What the task requires: Every line of the material needs an exact copy, apart from the images.
━━━━━━━━━━
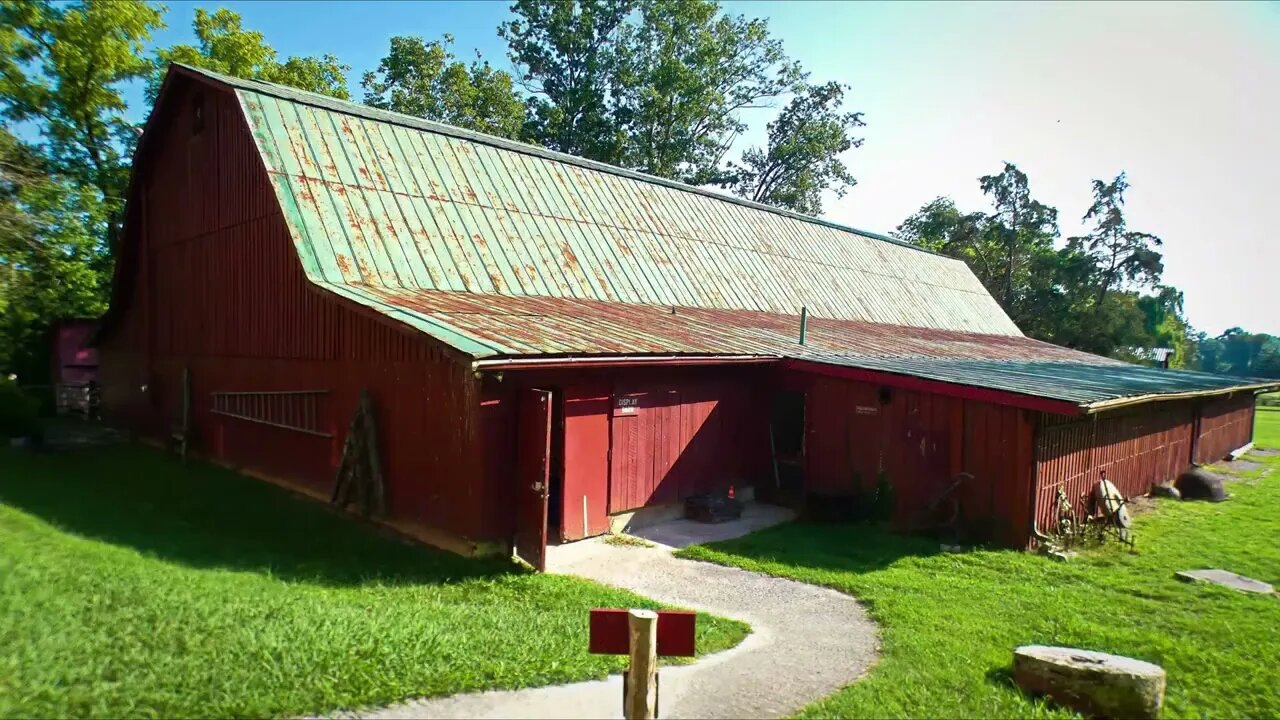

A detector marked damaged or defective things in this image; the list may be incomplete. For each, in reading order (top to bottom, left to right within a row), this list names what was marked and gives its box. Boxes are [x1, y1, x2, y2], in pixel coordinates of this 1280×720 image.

rusty metal roof panel [202, 64, 1018, 335]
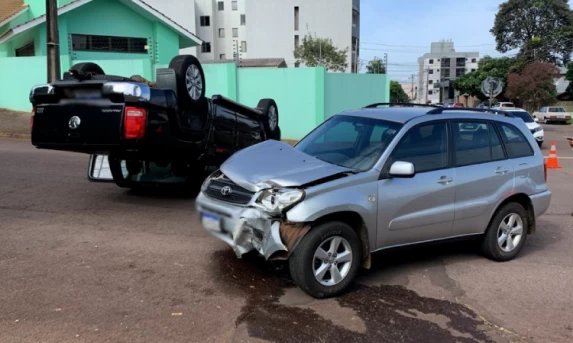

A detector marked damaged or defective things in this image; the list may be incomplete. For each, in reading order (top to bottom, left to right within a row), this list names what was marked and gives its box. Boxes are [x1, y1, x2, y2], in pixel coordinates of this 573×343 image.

overturned black pickup truck [30, 55, 280, 191]
crushed front bumper [194, 192, 308, 260]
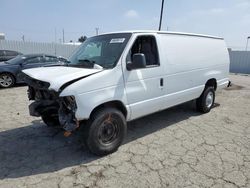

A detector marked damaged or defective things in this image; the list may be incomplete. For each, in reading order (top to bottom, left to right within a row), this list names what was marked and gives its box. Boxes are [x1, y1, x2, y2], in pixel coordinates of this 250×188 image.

crumpled front end [24, 75, 79, 132]
cracked asphalt [0, 74, 250, 187]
━━━━━━━━━━
Answer box:
A detector marked damaged or defective things in this image; the list may be incomplete. For each, in reading order (top to bottom, left to right within a row), this list names what was marked and gives its box. Boxes are [x1, y1, x2, y2], in pixel coordinates of this 1280×720 image.

rusty metal roof panel [202, 64, 1018, 335]

A detector marked damaged or defective things in this image; the list may be incomplete. For each, in reading order (top to bottom, left to right within a row), this list names what was marked and gives its box. Boxes are [x1, y1, x2, y2], in pixel coordinates of this 573×343 image.

overturned black pickup truck [30, 55, 280, 191]
crushed front bumper [194, 192, 308, 260]

A detector marked damaged or defective things in this image; the list may be incomplete. For each, in reading order (top to bottom, left to right within a row), this list names what was marked and gives its box. Boxes are [x1, y1, x2, y2], in pixel coordinates of this 250×188 image.

crumpled front end [24, 75, 79, 132]
cracked asphalt [0, 74, 250, 187]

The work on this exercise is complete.